Segment Start: Excerpt

Tyler Miller

No. 71 – Denver Broncos
- Position: Offensive tackle
- Roster status: Practice squad

Personal information
- Born: November 5, 2001 (age 24) Scranton, Iowa, U.S.
- Listed height: 6 ft 9 in (2.06 m)
- Listed weight: 335 lb (152 kg)

Career information
- High school: Greene County (Jefferson, Iowa)
- College: Iowa State (2020–2025)
- NFL draft: 2026: undrafted

Career history
- Denver Broncos (2026–present)*;
- * Offseason or practice squad member only

Awards and highlights
- Third-team All-Big 12 (2025);
- Stats at Pro Football Reference

= Tyler Miller (American football) =

American football player (born 2001)

Tyler J. Miller (born November 5, 2001) is an American professional football offensive tackle for the Denver Broncos of the National Football League (NFL). He played college football for the Iowa State Cyclones and was signed by the Broncos as an undrafted free agent in 2026.

Segment End: Excerpt

:: Complete the following ::
A – Answer these questions from the Tyler Miller profile:
(i) What jersey number does he wear for the Denver Broncos?
(ii) What high school did he attend?
(iii) What honor did he receive in 2025?
B – Pick up the Tyler Miller profile after its last sentence and keep writing it.
The data has no connection to the Tyler Miller profile.

Segment Start: Material provided

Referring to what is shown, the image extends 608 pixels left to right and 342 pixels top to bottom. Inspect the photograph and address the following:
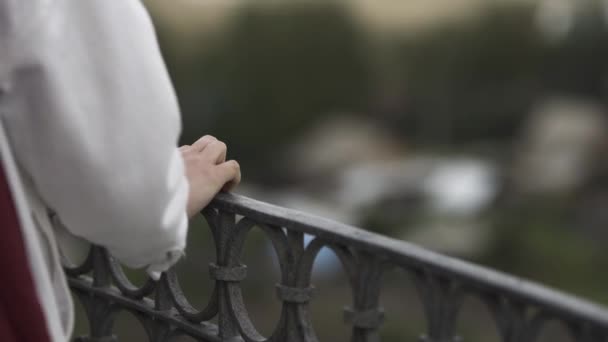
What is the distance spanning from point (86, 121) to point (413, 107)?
1506 inches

Segment End: Material provided

:: Expected results ::
A –
(i) No. 71
(ii) Greene County (Jefferson, Iowa)
(iii) Third-team All-Big 12

B –
== Early life ==
Playing football at left tackle and on the defensive line for Greene County High School in Jefferson, Iowa, Miller was a two-time all-district and all-state selection. As a senior, his blocking helped the team record over 1,000 yards rushing and over 2,000 yards passing while he simultaneously recorded 21 tackles and five tackles-for-loss as the team achieved a 9–2 record. He was also a member of the varsity basketball team.

Miller drew significant interest as a three-star recruit coming out of high school due to his dominant run blocking and imposing frame, standing at six feet and nine inches tall and weighing in at 285 pounds.

== College career ==
Entering college, Miller committed to his local Iowa State University. He redshirted his entire freshman year in 2020, during the height of the COVID-19 pandemic. In 2021, he made his college debut, playing in four games primarily as a special teamer. In, 2022 he saw an increased role as a fixture at right tackle, playing in all 12 games and starting 10 of them. His playing time grew further in both 2023 and 2024, with him starting in all 13 games each season. During the 2025 season, Miller started in all 12 games, with his run blocking helping both of the Cyclones' top rushers average over five yards per carry. His 50 total career starts were the second-most by a player in school history. Following the his standout season, Miller was named to the 2025 All-Big 12 third team. After 2025, Miller ran out of college eligibility years, and subsequently declared for the NFL draft.

== Professional career ==

Prior to the 2026 NFL draft, Miller visited with multiple NFL teams, including a local visit with the Minnesota Vikings and a top-30 visit with the Denver Broncos.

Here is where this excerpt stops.